I saw a lot of Robbins in Woetzel's ballet, from actual steps to the idea and atmosphere, and although I liked parts of it, it was (like Gentilhommes) just a string of steps, in the same way a pop music album is a string of songs, but that's far short of a symphony.
I did like the two bits of Brahms-Schoenberg, especially the Rondo.
Posted 06 June 2002 - 06:42 AM
You liked the "studentish" carefulness, that you felt they did look like they could pass for a professional troup - but are you saying that, even so, the students had splayed hands, etc.?
Sorry, I guess I'm confused...or maybe it was a mixture?
Posted 06 June 2002 - 07:54 AM
Yes, I saw splayed hands -- which one might accept if that was the official company style -- but more to the point, no consistency in how hands were held as well as other similar details.
Posted 06 June 2002 - 08:07 AM
Posted 06 June 2002 - 09:19 AM
I wonder if a School Style is considered necessary over there or whether lacking it hasn't become some kind of doctrine? For all Suki Schorer's "Balanchine Technique," she is only one teacher and others teache quite differently, even Kay, and the same thing is true with the men, Jock Soto's classes are very different from Peter Boal's. And there are so many kids who come in to that school only for a year or two or three of finishing on their way to the company.

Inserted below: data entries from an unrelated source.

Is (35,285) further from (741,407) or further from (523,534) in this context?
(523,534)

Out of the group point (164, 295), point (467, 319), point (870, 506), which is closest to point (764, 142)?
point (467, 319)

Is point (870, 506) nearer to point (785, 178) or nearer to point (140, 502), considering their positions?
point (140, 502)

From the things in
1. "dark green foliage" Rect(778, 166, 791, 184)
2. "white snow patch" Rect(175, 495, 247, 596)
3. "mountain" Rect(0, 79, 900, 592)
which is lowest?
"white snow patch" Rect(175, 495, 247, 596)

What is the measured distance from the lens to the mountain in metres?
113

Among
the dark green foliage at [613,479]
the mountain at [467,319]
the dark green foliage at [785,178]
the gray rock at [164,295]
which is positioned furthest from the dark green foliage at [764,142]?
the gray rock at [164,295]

If there is an Academic or Company style evident over the past few seasons -- with Sean Lavery playing an important role in the Company and with dancers such as Ashley Bouder, Adam Henrickson and Abi Stafford making their mark there, it may be as much "Central Pennsylvania Youth Ballet" as it is Suki Schorer.
Posted 06 June 2002 - 09:41 AM
Just as an aside, would you all say that NYCB has a cohesive company style anymore? I mean, one does think of SAB as being the school from which they draw their dancers, at least in part, so is there a carry over?